Tertatih aku berjalan di lorong rumah sakit, semua tungkai ku terasa lemas. Pria satu-satunya yang aku punya di dunia ini sedang terbaring lemah di brankar rumah sakit dengan berbagai macam alat medis melekat di bagian tubuhnya. Pria tangguh tempat aku mengadu keluh kesah serta tempat aku bersandar selama ini sedang kritis di dalam sebuah kamar rumah sakit.
''kamu mau ke mana?" Sapa seorang Pria dengan suara bass nya yang membuat aku kaget, aku menoleh kebelakang ternyata pria itu mengikuti langkahku di belakang tanpa aku sadari, aku terus terisak memikirkan hidup ku dan Ayah ku ke depannya. Aku benar-benar takut Ayah meninggalkan aku seorang diri di dunia ini.
Aku tak menjawab, aku lanjut membawa langkah ku kedepan tanpa memperdulikan nya.
Aku mendengar Pria bertubuh tegap itu menghembuskan nafas kasar.
"Ayah mu akan baik-baik saja, aku jamin itu,'' dia bersuara lagi.
Aku menghentikan langkahku "Semua gara-gara kamu!" Teriakku protes dan marah, aku menoleh ke arahnya, mendongak dan menunjuk wajahnya.
"Maaf, aku tidak sengaja." Jawabnya datar.
"Percuma ribuan maaf kamu ucapkan, kalau Ayah ku sampai meninggal 'kan aku sendiri di dunia ini, aku tidak akan pernah memaafkan kamu seumur hidup, pria ceroboh!'' umpat ku lagi, aku memukul-mukul dada bidang pria itu, meluapkan semua rasa kesal ku terhadap dirinya. Dia hanya diam berdiri mematung tanpa protes, dia membiarkan aku memukul nya hingga aku puas.
***
Dara mahaswari namaku, usiaku 19 tahun. Hari-hari aku jalani hanya berdua bersama Ayah, Ayah adalah pria tangguh dan pahlawan satu-satunya bagiku. Apapun akan dia lakukan untuk membahagiakan aku. Kami tinggal di sebuah rumah kecil dan sederhana di sebuah Desa di Bandung. Meskipun begitu, kami hidup dengan bahagia. Ayah adalah seorang petani, dan aku, sepulang sekolah aku selalu mengurung diri di rumah.
Sepulang sekolah makanan sudah tersedia di meja makan disiapkan Ayah dan rumah sudah dalam keadaan rapi di bersihkan oleh malaikat tanpa sayap ku.
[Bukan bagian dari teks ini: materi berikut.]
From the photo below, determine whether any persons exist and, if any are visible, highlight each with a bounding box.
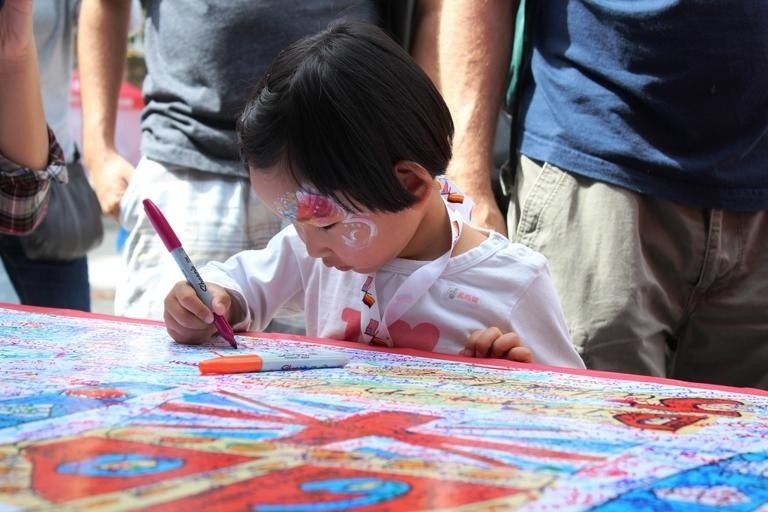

Aku tidak di perbolehkan mengerjakan pekerjaan rumah apapun, Ayah sangat memanjakan aku. Meskipun begitu aku selalu mencuci piring bekas makan aku dan pakaian aku sendiri, aku tidak mau merepotkan Ayah terlalu banyak, karena aku tahu Ayah sudah sangat lelah bekerja mencari sesuap nasi untuk makan kami sehari-hari.
Ayah selalu berpesan agar aku belajar yang giat, supaya aku bisa sukses dan menjadi orang yang berguna suatu hari nanti. Semua pesan Ayah selalu aku dengar baik-baik dan aku patuhi, hingga aku selalu mendapat juara umum di sekolah.
Hingga hari kelulusan tiba pun aku mendapat nilai tertinggi, yang membuat senyum Ayah terukir di wajahnya lelah nya dan membuat dia bangga karena prestasi yang aku capai.
Aku juga mendapat 'kan beasiswa dari sekolah ku untuk melanjutkan kuliah di universitas ternama di Ibukota, aku merasa sangat bahagia. Aku semakin semangat belajar karena hanya satu mimpiku, yaitu: bisa membuat Ayah bahagia dan bangga dengan semua hasil yang aku peroleh di hari tuanya nanti. Ayah tidak perlu repot-repot lagi menggarap lahan orang untuk mencari makan. Aku bertekad akan menjadi orang sukses dan mendapatkan pekerjaan yang layak. Akan aku buat orangtua ku satu-satunya itu bahagia di sisa-sisa usianya.
***
Sebelum peristiwa naas itu terjadi.
Siang hari yang terik, aku dan Ayah tiba di Jakarta. Untuk beberapa hari kami akan tinggal di Ibukota, kami akan mencari sebuah kos-kosan yang harganya terjangkau untuk tempat kami berteduh selama kami berada di Jakarta.
"Ayah, kita istirahat di sana dulu ya,'' aku menunjuk ke arah Halte. Aku dan Ayah berada di seberang jalan. Tadi kang angkotnya menurunkan kami di pinggir jalan yang berhadapan dengan Halte.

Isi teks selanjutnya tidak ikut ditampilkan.